Audiophile Audition has a new review for Viviana Guzman and Jérémy Jouve’s new Traveling Sonata recording and says that several of the “new-minted works with fresh new sounds make for an appealingly varied program.” The reviewer, Lee Passarella, calls the unique pairing of flute and guitar a pairing of “gentle” instruments and states that Guzman and Jouve programmed some perfectly tailored transcriptions – “all of which have a soothing nocturnal quality to them, Satie’s ironically named work (Gymnopédie No. 1) coming close as musically possible to suggesting a state of suspended animation. This is lovely music, lovingly played by Guzman and Jouve.” Passarella was also impressed by Jouve’s arrangement of François Borne’s Fantaisie brillante sur Carmen, saying that not only was it “skillfully arranged,” but also that the performance was “as colorful and lively as can be.”

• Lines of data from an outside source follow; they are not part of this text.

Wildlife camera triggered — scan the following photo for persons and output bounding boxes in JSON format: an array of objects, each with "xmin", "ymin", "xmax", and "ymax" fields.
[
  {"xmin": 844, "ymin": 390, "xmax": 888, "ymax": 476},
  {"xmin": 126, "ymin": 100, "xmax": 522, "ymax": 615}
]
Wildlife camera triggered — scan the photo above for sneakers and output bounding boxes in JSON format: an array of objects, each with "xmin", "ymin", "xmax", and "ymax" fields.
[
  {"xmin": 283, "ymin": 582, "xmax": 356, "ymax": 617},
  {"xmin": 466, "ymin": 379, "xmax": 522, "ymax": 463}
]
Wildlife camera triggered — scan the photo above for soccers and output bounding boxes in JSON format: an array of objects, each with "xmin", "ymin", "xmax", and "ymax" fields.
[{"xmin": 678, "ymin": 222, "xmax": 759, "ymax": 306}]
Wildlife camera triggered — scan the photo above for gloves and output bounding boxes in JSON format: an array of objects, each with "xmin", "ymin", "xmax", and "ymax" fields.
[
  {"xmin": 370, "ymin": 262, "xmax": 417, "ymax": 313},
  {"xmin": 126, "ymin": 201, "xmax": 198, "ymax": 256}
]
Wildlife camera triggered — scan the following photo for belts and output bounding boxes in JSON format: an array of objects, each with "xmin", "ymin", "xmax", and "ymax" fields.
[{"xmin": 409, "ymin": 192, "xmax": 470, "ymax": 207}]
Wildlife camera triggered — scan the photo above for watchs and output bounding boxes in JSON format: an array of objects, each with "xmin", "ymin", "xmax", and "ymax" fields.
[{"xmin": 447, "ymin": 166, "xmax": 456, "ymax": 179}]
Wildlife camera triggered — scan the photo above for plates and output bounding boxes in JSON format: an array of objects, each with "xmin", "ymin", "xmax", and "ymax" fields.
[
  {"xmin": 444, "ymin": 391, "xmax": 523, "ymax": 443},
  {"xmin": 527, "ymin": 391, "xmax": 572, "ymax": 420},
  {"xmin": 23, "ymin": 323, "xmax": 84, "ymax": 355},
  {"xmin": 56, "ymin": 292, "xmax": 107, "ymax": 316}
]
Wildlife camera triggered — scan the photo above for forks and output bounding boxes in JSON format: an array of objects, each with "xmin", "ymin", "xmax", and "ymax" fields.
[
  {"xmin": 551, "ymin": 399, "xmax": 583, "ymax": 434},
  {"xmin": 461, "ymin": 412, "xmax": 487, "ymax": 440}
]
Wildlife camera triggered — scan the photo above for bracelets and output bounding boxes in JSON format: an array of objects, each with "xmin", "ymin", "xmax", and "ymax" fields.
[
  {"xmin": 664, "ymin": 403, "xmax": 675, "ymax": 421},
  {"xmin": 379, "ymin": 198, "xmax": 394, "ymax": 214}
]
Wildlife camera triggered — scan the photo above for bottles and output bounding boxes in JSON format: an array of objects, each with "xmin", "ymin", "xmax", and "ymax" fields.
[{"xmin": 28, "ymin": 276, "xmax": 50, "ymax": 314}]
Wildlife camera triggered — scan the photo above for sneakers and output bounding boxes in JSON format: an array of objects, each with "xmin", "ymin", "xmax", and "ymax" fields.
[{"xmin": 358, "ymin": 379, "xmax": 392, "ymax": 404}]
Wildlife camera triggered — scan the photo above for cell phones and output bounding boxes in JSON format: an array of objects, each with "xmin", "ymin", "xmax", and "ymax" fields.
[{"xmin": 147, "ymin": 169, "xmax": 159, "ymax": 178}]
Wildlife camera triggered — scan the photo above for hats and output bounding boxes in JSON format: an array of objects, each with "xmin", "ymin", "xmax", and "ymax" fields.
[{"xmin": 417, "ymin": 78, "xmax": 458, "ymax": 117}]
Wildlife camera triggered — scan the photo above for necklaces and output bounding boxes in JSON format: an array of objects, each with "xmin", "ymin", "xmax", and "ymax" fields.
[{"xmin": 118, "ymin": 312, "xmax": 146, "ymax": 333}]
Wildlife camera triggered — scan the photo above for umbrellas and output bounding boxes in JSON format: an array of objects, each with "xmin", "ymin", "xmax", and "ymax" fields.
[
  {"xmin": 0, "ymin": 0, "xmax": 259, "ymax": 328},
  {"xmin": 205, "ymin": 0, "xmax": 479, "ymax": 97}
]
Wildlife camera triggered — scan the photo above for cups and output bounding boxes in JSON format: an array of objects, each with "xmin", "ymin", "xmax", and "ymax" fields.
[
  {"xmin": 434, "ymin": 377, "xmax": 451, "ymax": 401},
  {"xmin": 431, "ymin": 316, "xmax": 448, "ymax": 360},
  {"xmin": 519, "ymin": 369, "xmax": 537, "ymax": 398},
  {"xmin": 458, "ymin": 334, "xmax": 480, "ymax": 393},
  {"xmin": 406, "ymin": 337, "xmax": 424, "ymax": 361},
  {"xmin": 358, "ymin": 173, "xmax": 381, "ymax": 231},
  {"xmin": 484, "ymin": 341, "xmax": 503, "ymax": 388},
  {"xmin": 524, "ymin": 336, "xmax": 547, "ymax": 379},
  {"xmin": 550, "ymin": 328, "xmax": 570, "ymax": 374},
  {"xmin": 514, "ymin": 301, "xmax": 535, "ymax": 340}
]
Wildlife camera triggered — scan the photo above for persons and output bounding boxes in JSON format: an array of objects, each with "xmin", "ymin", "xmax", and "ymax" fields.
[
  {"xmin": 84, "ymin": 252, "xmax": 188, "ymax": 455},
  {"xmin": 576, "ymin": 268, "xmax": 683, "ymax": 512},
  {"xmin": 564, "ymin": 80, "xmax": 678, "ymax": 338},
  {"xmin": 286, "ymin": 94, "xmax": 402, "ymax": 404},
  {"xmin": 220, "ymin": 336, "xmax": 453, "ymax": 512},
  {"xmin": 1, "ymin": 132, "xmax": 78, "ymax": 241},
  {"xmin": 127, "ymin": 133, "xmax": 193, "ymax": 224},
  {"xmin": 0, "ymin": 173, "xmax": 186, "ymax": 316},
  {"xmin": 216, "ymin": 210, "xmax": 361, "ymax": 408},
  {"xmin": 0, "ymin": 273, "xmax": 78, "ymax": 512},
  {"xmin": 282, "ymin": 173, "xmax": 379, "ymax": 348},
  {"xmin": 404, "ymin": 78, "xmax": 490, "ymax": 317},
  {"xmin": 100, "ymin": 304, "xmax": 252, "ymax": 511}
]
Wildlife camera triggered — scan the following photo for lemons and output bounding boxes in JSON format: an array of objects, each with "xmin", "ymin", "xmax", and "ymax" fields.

But what most impressed this reviewer, were the more contemporary works on the recording like Ourkouzounov’s Sonatine, about which he states “the harmonies and rhythms of popular music, especially jazz, making for an enjoyable mix of hot and the cool.” And of Roland Dyens’s Traveling Sonata, Passarella hears the travels referenced within the title saying “this is a musical travelogue that recalls excursions to Bellizona in Italian-speaking Switzerland, the small Italian city of Mottola, and the Turkish city of Ankara…This is easily my favorite work amongst the contemporary ones on the program.” And guitarist Jérémy Jouve brings Passarella home with the premiere recording of Duplessy’s Cavalcade – “It’s a kind of perpetual motion machine, alternating near-inaudible chords and arpeggios with big strummed chords…and other tricks of the guitarist’s trade. Jouve plays it with fearless bravura.”
Passarella gives the recording a four-star rating and ends with “Guzman and Jouve offer a varied program of many pleasures, and I recommend it to just about everyone.”